§ STUDY TEXT
Anyway, after breakfast at the hotel and setting up the table (lesson learned: stock up on tape for the banner) we finally recorded the Frankenhooker episode. Got about 45 minutes in when the doors opened and fans started coming in. A few joined in for a bit, and we went to the lovely Patty Mullen to settle a question about the film's finale. Should be a fun ep, and may have an interview with James Lorinz to add if the timing works out tomorrow. Both Patty and James were gracious in their dealings with me, and I urge you to seek them out at future conventions. If you're not a fan already, I promise they will win you over.
Later the fine folks at the Dorkening invited us to an interview, currently available on facebook, and soon to be the most widely downloaded video in YouTube history.

On the celebrity front, I was able to take a new pic with Tom Atkins as yesterday's come out fuzzy, and then tracked down Tony Moran from Halloween  and Trace Beaulieu and Frank Coniff of MST3K.

Real treat though was speaking with fellow fans. This is really why I do the podcast and why I love coming to cons. Met a lot of people of all ages and walks of life and handed out almost all of Kristy Peterson Schoonover's "Greatest Hits" discs. Only a half dozen of the original batch left.

Speaking of, we met our first listener yesterday, a gentleman by the name of Anthony Thurber, who found us specifically because of Scare-A-Con, so thanks to both Anthony and the convention!

Lastly, there were awesome costumes all around. Some to promote FrightFest or the Haunted Hay Maze, others just people having fun. The time and effort -not to mention talent- people put into their hobby never fails to amaze.

Tomorrow we wrap up with the last podcast panel, and hopefully interviews with PJ Soules and the terribly witty James Lorinz.
Definitely a busier day than yesterday. Cons are notoriously difficult to turn out in their first year, but most of the vendors I spoke to were in the black or close to it. Hopefully that means another con next spring.

§ INPUT DATA
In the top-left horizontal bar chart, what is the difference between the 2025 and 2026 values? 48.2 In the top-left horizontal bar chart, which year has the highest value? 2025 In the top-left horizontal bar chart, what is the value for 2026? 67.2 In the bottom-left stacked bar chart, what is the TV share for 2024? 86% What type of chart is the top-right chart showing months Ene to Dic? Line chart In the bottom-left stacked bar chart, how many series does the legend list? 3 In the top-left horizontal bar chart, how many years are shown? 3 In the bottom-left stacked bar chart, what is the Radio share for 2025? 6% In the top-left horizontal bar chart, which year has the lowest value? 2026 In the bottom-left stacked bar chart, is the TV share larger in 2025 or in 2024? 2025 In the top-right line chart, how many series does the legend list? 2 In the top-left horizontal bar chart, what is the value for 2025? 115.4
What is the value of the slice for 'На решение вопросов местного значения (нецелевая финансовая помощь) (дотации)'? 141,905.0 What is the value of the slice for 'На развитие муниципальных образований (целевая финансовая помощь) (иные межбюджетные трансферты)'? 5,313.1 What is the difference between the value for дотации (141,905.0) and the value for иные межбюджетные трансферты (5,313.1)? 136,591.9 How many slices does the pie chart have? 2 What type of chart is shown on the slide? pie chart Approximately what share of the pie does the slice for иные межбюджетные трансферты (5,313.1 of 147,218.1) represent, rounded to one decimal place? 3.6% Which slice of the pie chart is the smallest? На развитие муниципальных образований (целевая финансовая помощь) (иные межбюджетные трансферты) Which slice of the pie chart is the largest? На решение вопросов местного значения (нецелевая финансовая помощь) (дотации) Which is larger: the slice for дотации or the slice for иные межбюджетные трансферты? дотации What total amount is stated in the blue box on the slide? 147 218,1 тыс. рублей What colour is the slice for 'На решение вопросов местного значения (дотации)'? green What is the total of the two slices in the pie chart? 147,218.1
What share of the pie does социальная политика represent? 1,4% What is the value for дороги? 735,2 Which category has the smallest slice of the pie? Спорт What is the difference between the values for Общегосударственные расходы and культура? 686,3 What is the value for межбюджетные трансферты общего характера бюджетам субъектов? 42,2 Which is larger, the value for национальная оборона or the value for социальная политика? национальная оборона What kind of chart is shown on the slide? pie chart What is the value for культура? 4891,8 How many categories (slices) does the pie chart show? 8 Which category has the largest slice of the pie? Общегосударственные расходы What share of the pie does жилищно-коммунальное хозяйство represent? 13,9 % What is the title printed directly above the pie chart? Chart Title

§ BRIEF A
Could you translate this sentence from the convention post into Spanish: "This is really why I do the podcast and why I love coming to cons."
§ BRIEF B
According to the convention post, why does the writer hope for another con next spring? Answer in one to three sentences.
§ BRIEF C
Can you set down the part of the convention post starting with "Later the fine" and going on through "original batch left."?

§ WRITTEN ANSWER A
Esta es realmente la razón por la que hago el pódcast y por la que me encanta venir a las convenciones.

§ WRITTEN ANSWER B
Cons are notoriously hard to turn out in their first year, but most of the vendors the writer spoke to were in the black or close to it. The writer hopes that means another con next spring.

§ WRITTEN ANSWER C
Later the fine folks at the Dorkening invited us to an interview, currently available on facebook, and soon to be the most widely downloaded video in YouTube history.

On the celebrity front, I was able to take a new pic with Tom Atkins as yesterday's come out fuzzy, and then tracked down Tony Moran from Halloween  and Trace Beaulieu and Frank Coniff of MST3K.

Real treat though was speaking with fellow fans. This is really why I do the podcast and why I love coming to cons. Met a lot of people of all ages and walks of life and handed out almost all of Kristy Peterson Schoonover's "Greatest Hits" discs. Only a half dozen of the original batch left.